Material shown:
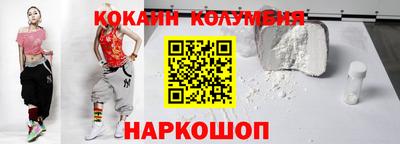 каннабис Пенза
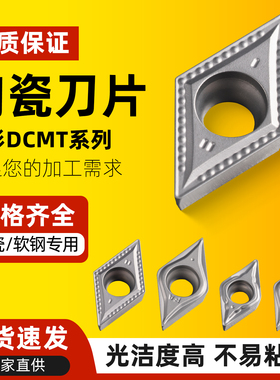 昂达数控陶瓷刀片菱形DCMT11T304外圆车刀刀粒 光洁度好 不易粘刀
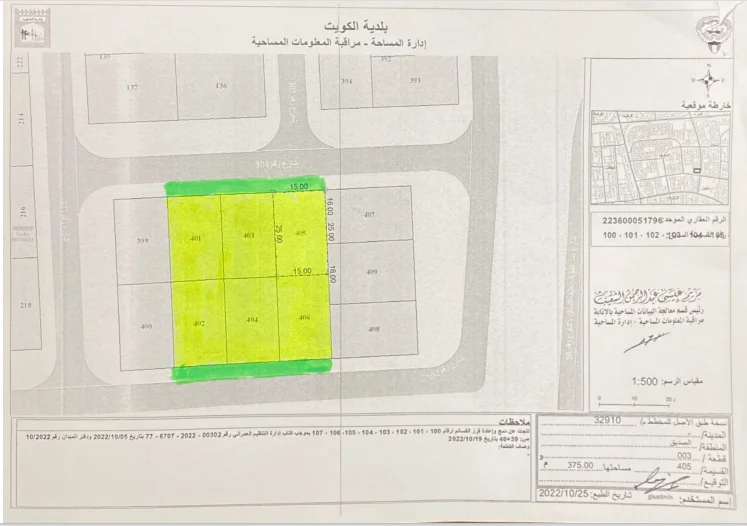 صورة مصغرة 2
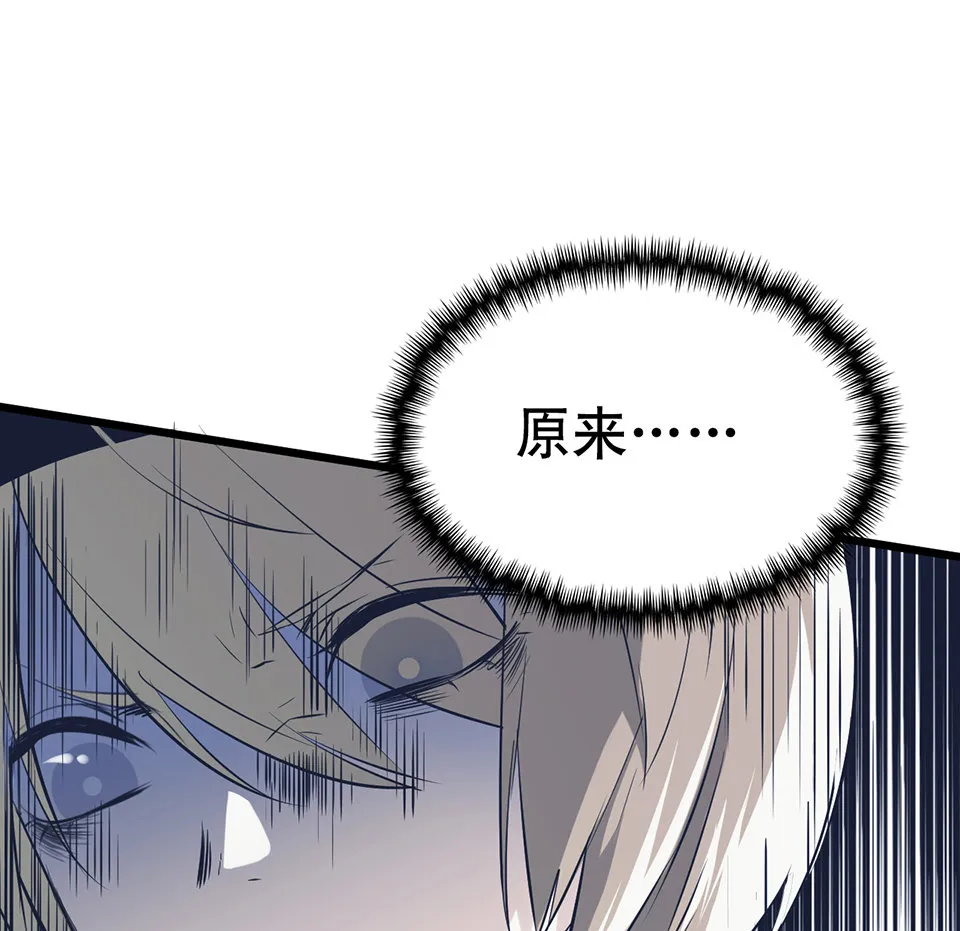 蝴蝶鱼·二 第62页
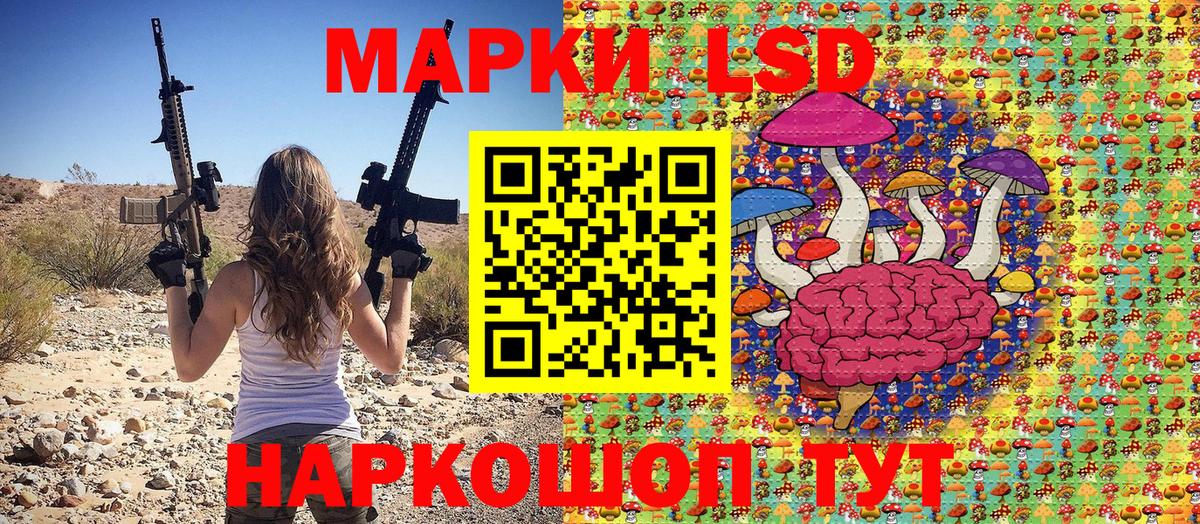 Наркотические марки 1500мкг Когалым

Problem to solve:
Could you format every one of the records above as a JSON list of strings, one string per line, with blank lines left out? Leave the pictures out and keep only the text.

Exercise output:
[
  " каннабис Пенза",
  " 昂达数控陶瓷刀片菱形DCMT11T304外圆车刀刀粒 光洁度好 不易粘刀",
  " صورة مصغرة 2",
  " 蝴蝶鱼·二 第62页",
  " Наркотические марки 1500мкг Когалым"
]